GIVEN DATA:
* * *

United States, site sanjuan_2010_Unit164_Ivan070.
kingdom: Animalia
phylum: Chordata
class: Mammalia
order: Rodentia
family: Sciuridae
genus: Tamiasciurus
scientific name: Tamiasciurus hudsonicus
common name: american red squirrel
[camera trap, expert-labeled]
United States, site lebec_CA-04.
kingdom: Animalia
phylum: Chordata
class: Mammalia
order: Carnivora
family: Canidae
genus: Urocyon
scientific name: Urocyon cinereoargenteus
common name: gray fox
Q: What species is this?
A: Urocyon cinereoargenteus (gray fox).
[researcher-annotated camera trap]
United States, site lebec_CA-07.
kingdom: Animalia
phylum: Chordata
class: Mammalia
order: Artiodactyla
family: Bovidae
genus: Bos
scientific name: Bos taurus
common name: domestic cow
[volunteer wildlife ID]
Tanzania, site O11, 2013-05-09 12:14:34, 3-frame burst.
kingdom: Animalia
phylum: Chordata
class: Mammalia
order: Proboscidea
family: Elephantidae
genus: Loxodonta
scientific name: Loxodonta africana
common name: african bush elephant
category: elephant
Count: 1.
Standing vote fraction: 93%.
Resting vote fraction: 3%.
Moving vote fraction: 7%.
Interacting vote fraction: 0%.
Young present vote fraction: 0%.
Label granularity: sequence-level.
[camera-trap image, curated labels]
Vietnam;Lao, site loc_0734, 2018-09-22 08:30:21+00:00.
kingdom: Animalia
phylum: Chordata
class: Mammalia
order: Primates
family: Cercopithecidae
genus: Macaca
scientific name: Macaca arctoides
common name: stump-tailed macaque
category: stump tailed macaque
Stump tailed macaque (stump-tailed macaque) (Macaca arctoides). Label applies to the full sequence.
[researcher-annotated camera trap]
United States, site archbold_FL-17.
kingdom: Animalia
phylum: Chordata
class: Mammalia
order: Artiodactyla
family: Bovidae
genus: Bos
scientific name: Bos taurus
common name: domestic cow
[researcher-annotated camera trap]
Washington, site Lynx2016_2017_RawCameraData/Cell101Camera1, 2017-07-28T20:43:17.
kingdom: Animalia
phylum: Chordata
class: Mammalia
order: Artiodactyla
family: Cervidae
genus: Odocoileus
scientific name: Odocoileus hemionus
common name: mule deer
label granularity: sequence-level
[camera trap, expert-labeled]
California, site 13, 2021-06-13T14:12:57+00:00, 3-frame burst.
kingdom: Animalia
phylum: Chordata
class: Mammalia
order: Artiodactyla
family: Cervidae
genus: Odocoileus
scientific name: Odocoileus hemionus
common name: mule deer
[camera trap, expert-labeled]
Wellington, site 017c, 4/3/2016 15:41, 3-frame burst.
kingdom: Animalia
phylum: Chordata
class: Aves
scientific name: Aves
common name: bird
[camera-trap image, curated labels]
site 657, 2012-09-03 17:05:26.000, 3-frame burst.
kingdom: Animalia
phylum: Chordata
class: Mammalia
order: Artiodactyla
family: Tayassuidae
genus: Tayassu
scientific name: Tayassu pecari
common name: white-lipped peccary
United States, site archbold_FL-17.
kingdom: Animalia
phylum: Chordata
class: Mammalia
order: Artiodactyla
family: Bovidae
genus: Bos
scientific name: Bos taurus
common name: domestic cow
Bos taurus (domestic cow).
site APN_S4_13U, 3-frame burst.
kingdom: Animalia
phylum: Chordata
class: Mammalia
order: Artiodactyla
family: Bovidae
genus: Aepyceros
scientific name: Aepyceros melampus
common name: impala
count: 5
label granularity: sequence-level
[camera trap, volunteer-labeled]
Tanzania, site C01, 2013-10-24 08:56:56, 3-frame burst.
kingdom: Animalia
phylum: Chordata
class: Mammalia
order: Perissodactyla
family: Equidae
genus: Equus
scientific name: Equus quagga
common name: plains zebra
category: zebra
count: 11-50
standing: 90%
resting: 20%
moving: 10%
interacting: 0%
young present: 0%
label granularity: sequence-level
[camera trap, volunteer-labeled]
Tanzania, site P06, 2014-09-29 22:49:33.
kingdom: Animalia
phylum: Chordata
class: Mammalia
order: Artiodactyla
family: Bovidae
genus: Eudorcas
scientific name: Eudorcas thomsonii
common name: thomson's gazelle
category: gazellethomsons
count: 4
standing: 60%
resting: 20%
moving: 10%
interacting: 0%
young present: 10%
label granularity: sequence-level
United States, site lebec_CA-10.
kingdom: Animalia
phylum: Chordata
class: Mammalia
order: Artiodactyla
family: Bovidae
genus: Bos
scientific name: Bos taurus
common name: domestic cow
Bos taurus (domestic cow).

* * *

DESCRIPTION OF THE TASK: Go through the listing above and copy each line exactly.

RESULT FOR THIS TASK:
United States, site sanjuan_2010_Unit164_Ivan070.
kingdom: Animalia
phylum: Chordata
class: Mammalia
order: Rodentia
family: Sciuridae
genus: Tamiasciurus
scientific name: Tamiasciurus hudsonicus
common name: american red squirrel
[camera trap, expert-labeled]
United States, site lebec_CA-04.
kingdom: Animalia
phylum: Chordata
class: Mammalia
order: Carnivora
family: Canidae
genus: Urocyon
scientific name: Urocyon cinereoargenteus
common name: gray fox
Q: What species is this?
A: Urocyon cinereoargenteus (gray fox).
[researcher-annotated camera trap]
United States, site lebec_CA-07.
kingdom: Animalia
phylum: Chordata
class: Mammalia
order: Artiodactyla
family: Bovidae
genus: Bos
scientific name: Bos taurus
common name: domestic cow
[volunteer wildlife ID]
Tanzania, site O11, 2013-05-09 12:14:34, 3-frame burst.
kingdom: Animalia
phylum: Chordata
class: Mammalia
order: Proboscidea
family: Elephantidae
genus: Loxodonta
scientific name: Loxodonta africana
common name: african bush elephant
category: elephant
Count: 1.
Standing vote fraction: 93%.
Resting vote fraction: 3%.
Moving vote fraction: 7%.
Interacting vote fraction: 0%.
Young present vote fraction: 0%.
Label granularity: sequence-level.
[camera-trap image, curated labels]
Vietnam;Lao, site loc_0734, 2018-09-22 08:30:21+00:00.
kingdom: Animalia
phylum: Chordata
class: Mammalia
order: Primates
family: Cercopithecidae
genus: Macaca
scientific name: Macaca arctoides
common name: stump-tailed macaque
category: stump tailed macaque
Stump tailed macaque (stump-tailed macaque) (Macaca arctoides). Label applies to the full sequence.
[researcher-annotated camera trap]
United States, site archbold_FL-17.
kingdom: Animalia
phylum: Chordata
class: Mammalia
order: Artiodactyla
family: Bovidae
genus: Bos
scientific name: Bos taurus
common name: domestic cow
[researcher-annotated camera trap]
Washington, site Lynx2016_2017_RawCameraData/Cell101Camera1, 2017-07-28T20:43:17.
kingdom: Animalia
phylum: Chordata
class: Mammalia
order: Artiodactyla
family: Cervidae
genus: Odocoileus
scientific name: Odocoileus hemionus
common name: mule deer
label granularity: sequence-level
[camera trap, expert-labeled]
California, site 13, 2021-06-13T14:12:57+00:00, 3-frame burst.
kingdom: Animalia
phylum: Chordata
class: Mammalia
order: Artiodactyla
family: Cervidae
genus: Odocoileus
scientific name: Odocoileus hemionus
common name: mule deer
[camera trap, expert-labeled]
Wellington, site 017c, 4/3/2016 15:41, 3-frame burst.
kingdom: Animalia
phylum: Chordata
class: Aves
scientific name: Aves
common name: bird
[camera-trap image, curated labels]
site 657, 2012-09-03 17:05:26.000, 3-frame burst.
kingdom: Animalia
phylum: Chordata
class: Mammalia
order: Artiodactyla
family: Tayassuidae
genus: Tayassu
scientific name: Tayassu pecari
common name: white-lipped peccary
United States, site archbold_FL-17.
kingdom: Animalia
phylum: Chordata
class: Mammalia
order: Artiodactyla
family: Bovidae
genus: Bos
scientific name: Bos taurus
common name: domestic cow
Bos taurus (domestic cow).
site APN_S4_13U, 3-frame burst.
kingdom: Animalia
phylum: Chordata
class: Mammalia
order: Artiodactyla
family: Bovidae
genus: Aepyceros
scientific name: Aepyceros melampus
common name: impala
count: 5
label granularity: sequence-level
[camera trap, volunteer-labeled]
Tanzania, site C01, 2013-10-24 08:56:56, 3-frame burst.
kingdom: Animalia
phylum: Chordata
class: Mammalia
order: Perissodactyla
family: Equidae
genus: Equus
scientific name: Equus quagga
common name: plains zebra
category: zebra
count: 11-50
standing: 90%
resting: 20%
moving: 10%
interacting: 0%
young present: 0%
label granularity: sequence-level
[camera trap, volunteer-labeled]
Tanzania, site P06, 2014-09-29 22:49:33.
kingdom: Animalia
phylum: Chordata
class: Mammalia
order: Artiodactyla
family: Bovidae
genus: Eudorcas
scientific name: Eudorcas thomsonii
common name: thomson's gazelle
category: gazellethomsons
count: 4
standing: 60%
resting: 20%
moving: 10%
interacting: 0%
young present: 10%
label granularity: sequence-level
United States, site lebec_CA-10.
kingdom: Animalia
phylum: Chordata
class: Mammalia
order: Artiodactyla
family: Bovidae
genus: Bos
scientific name: Bos taurus
common name: domestic cow
Bos taurus (domestic cow).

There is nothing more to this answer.